*** Information given ***

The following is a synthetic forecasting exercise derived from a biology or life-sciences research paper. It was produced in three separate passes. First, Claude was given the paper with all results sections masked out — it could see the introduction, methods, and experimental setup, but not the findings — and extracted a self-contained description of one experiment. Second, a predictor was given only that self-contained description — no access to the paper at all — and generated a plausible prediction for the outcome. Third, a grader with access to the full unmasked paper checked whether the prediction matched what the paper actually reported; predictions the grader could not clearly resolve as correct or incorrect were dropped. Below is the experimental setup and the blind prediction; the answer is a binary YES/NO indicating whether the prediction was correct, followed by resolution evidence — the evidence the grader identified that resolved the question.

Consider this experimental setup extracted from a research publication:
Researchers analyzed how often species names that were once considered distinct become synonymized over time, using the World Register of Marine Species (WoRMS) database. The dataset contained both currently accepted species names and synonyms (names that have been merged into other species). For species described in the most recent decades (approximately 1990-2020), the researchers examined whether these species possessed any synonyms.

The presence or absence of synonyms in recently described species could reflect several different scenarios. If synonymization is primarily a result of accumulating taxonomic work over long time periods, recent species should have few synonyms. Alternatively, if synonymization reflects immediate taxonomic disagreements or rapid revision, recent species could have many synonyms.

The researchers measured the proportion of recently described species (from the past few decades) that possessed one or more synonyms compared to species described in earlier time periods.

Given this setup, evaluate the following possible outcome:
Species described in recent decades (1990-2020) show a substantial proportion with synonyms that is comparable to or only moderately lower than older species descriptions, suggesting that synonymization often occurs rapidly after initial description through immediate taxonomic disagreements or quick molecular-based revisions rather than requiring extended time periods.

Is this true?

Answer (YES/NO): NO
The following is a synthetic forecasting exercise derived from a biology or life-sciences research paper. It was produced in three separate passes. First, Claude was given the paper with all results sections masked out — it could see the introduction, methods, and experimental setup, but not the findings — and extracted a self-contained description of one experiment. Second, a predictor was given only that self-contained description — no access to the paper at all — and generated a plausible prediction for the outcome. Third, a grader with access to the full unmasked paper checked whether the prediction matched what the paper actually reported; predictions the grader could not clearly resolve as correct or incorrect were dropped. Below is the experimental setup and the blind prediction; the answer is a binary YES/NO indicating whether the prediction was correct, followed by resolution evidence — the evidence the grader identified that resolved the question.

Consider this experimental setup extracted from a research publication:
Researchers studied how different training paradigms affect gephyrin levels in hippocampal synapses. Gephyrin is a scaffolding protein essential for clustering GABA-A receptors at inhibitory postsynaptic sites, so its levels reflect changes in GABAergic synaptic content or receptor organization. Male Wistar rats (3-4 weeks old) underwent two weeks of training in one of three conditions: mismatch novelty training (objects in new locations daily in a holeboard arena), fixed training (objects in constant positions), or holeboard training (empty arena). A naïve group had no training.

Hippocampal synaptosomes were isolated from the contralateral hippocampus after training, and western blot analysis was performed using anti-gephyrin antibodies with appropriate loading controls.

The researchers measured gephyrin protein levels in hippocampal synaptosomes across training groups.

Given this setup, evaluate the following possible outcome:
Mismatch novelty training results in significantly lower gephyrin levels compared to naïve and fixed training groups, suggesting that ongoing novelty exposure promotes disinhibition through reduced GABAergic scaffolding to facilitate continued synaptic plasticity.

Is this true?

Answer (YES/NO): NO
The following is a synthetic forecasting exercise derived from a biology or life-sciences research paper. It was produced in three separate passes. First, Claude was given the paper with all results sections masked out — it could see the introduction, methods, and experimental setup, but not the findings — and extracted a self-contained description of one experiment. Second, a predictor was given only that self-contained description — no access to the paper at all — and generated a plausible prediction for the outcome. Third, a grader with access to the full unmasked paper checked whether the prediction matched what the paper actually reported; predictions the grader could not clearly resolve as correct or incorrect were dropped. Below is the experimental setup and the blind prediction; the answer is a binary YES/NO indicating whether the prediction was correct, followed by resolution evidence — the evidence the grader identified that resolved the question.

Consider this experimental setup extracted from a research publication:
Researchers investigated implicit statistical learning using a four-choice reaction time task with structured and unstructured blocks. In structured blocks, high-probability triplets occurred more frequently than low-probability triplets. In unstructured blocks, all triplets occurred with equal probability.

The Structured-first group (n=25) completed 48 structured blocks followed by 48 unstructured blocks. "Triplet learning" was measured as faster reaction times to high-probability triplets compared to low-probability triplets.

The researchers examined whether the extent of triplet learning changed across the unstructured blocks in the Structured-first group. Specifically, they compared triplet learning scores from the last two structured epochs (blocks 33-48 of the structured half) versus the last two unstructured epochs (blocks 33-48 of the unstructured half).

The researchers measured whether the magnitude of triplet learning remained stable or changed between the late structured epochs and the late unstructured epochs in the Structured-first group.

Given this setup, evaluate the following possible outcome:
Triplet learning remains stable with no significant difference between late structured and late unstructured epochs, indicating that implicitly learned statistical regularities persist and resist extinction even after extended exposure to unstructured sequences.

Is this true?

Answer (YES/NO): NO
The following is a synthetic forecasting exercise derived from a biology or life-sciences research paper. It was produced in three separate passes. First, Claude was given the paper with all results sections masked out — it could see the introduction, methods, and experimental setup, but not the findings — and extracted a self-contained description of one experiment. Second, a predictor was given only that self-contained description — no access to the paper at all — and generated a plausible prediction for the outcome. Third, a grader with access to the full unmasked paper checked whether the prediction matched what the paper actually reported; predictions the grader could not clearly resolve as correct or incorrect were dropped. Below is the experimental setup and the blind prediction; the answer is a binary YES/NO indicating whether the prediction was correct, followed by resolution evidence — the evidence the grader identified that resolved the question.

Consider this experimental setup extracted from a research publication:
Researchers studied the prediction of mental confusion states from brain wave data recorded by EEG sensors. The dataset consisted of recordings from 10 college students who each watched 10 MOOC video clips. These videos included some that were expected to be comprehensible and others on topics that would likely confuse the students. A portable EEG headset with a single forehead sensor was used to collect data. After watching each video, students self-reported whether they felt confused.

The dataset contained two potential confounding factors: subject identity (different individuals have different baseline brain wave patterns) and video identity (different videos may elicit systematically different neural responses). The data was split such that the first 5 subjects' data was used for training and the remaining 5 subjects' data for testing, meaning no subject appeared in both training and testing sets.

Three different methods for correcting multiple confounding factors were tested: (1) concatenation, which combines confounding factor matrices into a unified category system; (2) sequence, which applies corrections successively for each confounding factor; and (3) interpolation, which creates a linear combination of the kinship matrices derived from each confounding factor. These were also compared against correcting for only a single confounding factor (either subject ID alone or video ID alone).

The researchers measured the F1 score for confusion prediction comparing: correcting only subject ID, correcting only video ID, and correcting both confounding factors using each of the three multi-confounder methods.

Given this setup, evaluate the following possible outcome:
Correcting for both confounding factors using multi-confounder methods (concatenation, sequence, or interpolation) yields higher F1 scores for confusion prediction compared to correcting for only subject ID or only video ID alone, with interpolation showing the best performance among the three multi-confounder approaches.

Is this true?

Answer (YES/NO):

*** End of Information given ***

About this task:
Nothing in the data should be altered; please repeat it exactly.

Exercise result:
The following is a synthetic forecasting exercise derived from a biology or life-sciences research paper. It was produced in three separate passes. First, Claude was given the paper with all results sections masked out — it could see the introduction, methods, and experimental setup, but not the findings — and extracted a self-contained description of one experiment. Second, a predictor was given only that self-contained description — no access to the paper at all — and generated a plausible prediction for the outcome. Third, a grader with access to the full unmasked paper checked whether the prediction matched what the paper actually reported; predictions the grader could not clearly resolve as correct or incorrect were dropped. Below is the experimental setup and the blind prediction; the answer is a binary YES/NO indicating whether the prediction was correct, followed by resolution evidence — the evidence the grader identified that resolved the question.

Consider this experimental setup extracted from a research publication:
Researchers analyzed how often species names that were once considered distinct become synonymized over time, using the World Register of Marine Species (WoRMS) database. The dataset contained both currently accepted species names and synonyms (names that have been merged into other species). For species described in the most recent decades (approximately 1990-2020), the researchers examined whether these species possessed any synonyms.

The presence or absence of synonyms in recently described species could reflect several different scenarios. If synonymization is primarily a result of accumulating taxonomic work over long time periods, recent species should have few synonyms. Alternatively, if synonymization reflects immediate taxonomic disagreements or rapid revision, recent species could have many synonyms.

The researchers measured the proportion of recently described species (from the past few decades) that possessed one or more synonyms compared to species described in earlier time periods.

Given this setup, evaluate the following possible outcome:
Species described in recent decades (1990-2020) show a substantial proportion with synonyms that is comparable to or only moderately lower than older species descriptions, suggesting that synonymization often occurs rapidly after initial description through immediate taxonomic disagreements or quick molecular-based revisions rather than requiring extended time periods.

Is this true?

Answer (YES/NO): NO
The following is a synthetic forecasting exercise derived from a biology or life-sciences research paper. It was produced in three separate passes. First, Claude was given the paper with all results sections masked out — it could see the introduction, methods, and experimental setup, but not the findings — and extracted a self-contained description of one experiment. Second, a predictor was given only that self-contained description — no access to the paper at all — and generated a plausible prediction for the outcome. Third, a grader with access to the full unmasked paper checked whether the prediction matched what the paper actually reported; predictions the grader could not clearly resolve as correct or incorrect were dropped. Below is the experimental setup and the blind prediction; the answer is a binary YES/NO indicating whether the prediction was correct, followed by resolution evidence — the evidence the grader identified that resolved the question.

Consider this experimental setup extracted from a research publication:
Researchers studied how different training paradigms affect gephyrin levels in hippocampal synapses. Gephyrin is a scaffolding protein essential for clustering GABA-A receptors at inhibitory postsynaptic sites, so its levels reflect changes in GABAergic synaptic content or receptor organization. Male Wistar rats (3-4 weeks old) underwent two weeks of training in one of three conditions: mismatch novelty training (objects in new locations daily in a holeboard arena), fixed training (objects in constant positions), or holeboard training (empty arena). A naïve group had no training.

Hippocampal synaptosomes were isolated from the contralateral hippocampus after training, and western blot analysis was performed using anti-gephyrin antibodies with appropriate loading controls.

The researchers measured gephyrin protein levels in hippocampal synaptosomes across training groups.

Given this setup, evaluate the following possible outcome:
Mismatch novelty training results in significantly lower gephyrin levels compared to naïve and fixed training groups, suggesting that ongoing novelty exposure promotes disinhibition through reduced GABAergic scaffolding to facilitate continued synaptic plasticity.

Is this true?

Answer (YES/NO): NO
The following is a synthetic forecasting exercise derived from a biology or life-sciences research paper. It was produced in three separate passes. First, Claude was given the paper with all results sections masked out — it could see the introduction, methods, and experimental setup, but not the findings — and extracted a self-contained description of one experiment. Second, a predictor was given only that self-contained description — no access to the paper at all — and generated a plausible prediction for the outcome. Third, a grader with access to the full unmasked paper checked whether the prediction matched what the paper actually reported; predictions the grader could not clearly resolve as correct or incorrect were dropped. Below is the experimental setup and the blind prediction; the answer is a binary YES/NO indicating whether the prediction was correct, followed by resolution evidence — the evidence the grader identified that resolved the question.

Consider this experimental setup extracted from a research publication:
Researchers investigated implicit statistical learning using a four-choice reaction time task with structured and unstructured blocks. In structured blocks, high-probability triplets occurred more frequently than low-probability triplets. In unstructured blocks, all triplets occurred with equal probability.

The Structured-first group (n=25) completed 48 structured blocks followed by 48 unstructured blocks. "Triplet learning" was measured as faster reaction times to high-probability triplets compared to low-probability triplets.

The researchers examined whether the extent of triplet learning changed across the unstructured blocks in the Structured-first group. Specifically, they compared triplet learning scores from the last two structured epochs (blocks 33-48 of the structured half) versus the last two unstructured epochs (blocks 33-48 of the unstructured half).

The researchers measured whether the magnitude of triplet learning remained stable or changed between the late structured epochs and the late unstructured epochs in the Structured-first group.

Given this setup, evaluate the following possible outcome:
Triplet learning remains stable with no significant difference between late structured and late unstructured epochs, indicating that implicitly learned statistical regularities persist and resist extinction even after extended exposure to unstructured sequences.

Is this true?

Answer (YES/NO): NO
The following is a synthetic forecasting exercise derived from a biology or life-sciences research paper. It was produced in three separate passes. First, Claude was given the paper with all results sections masked out — it could see the introduction, methods, and experimental setup, but not the findings — and extracted a self-contained description of one experiment. Second, a predictor was given only that self-contained description — no access to the paper at all — and generated a plausible prediction for the outcome. Third, a grader with access to the full unmasked paper checked whether the prediction matched what the paper actually reported; predictions the grader could not clearly resolve as correct or incorrect were dropped. Below is the experimental setup and the blind prediction; the answer is a binary YES/NO indicating whether the prediction was correct, followed by resolution evidence — the evidence the grader identified that resolved the question.

Consider this experimental setup extracted from a research publication:
Researchers studied the prediction of mental confusion states from brain wave data recorded by EEG sensors. The dataset consisted of recordings from 10 college students who each watched 10 MOOC video clips. These videos included some that were expected to be comprehensible and others on topics that would likely confuse the students. A portable EEG headset with a single forehead sensor was used to collect data. After watching each video, students self-reported whether they felt confused.

The dataset contained two potential confounding factors: subject identity (different individuals have different baseline brain wave patterns) and video identity (different videos may elicit systematically different neural responses). The data was split such that the first 5 subjects' data was used for training and the remaining 5 subjects' data for testing, meaning no subject appeared in both training and testing sets.

Three different methods for correcting multiple confounding factors were tested: (1) concatenation, which combines confounding factor matrices into a unified category system; (2) sequence, which applies corrections successively for each confounding factor; and (3) interpolation, which creates a linear combination of the kinship matrices derived from each confounding factor. These were also compared against correcting for only a single confounding factor (either subject ID alone or video ID alone).

The researchers measured the F1 score for confusion prediction comparing: correcting only subject ID, correcting only video ID, and correcting both confounding factors using each of the three multi-confounder methods.

Given this setup, evaluate the following possible outcome:
Correcting for both confounding factors using multi-confounder methods (concatenation, sequence, or interpolation) yields higher F1 scores for confusion prediction compared to correcting for only subject ID or only video ID alone, with interpolation showing the best performance among the three multi-confounder approaches.

Is this true?

Answer (YES/NO):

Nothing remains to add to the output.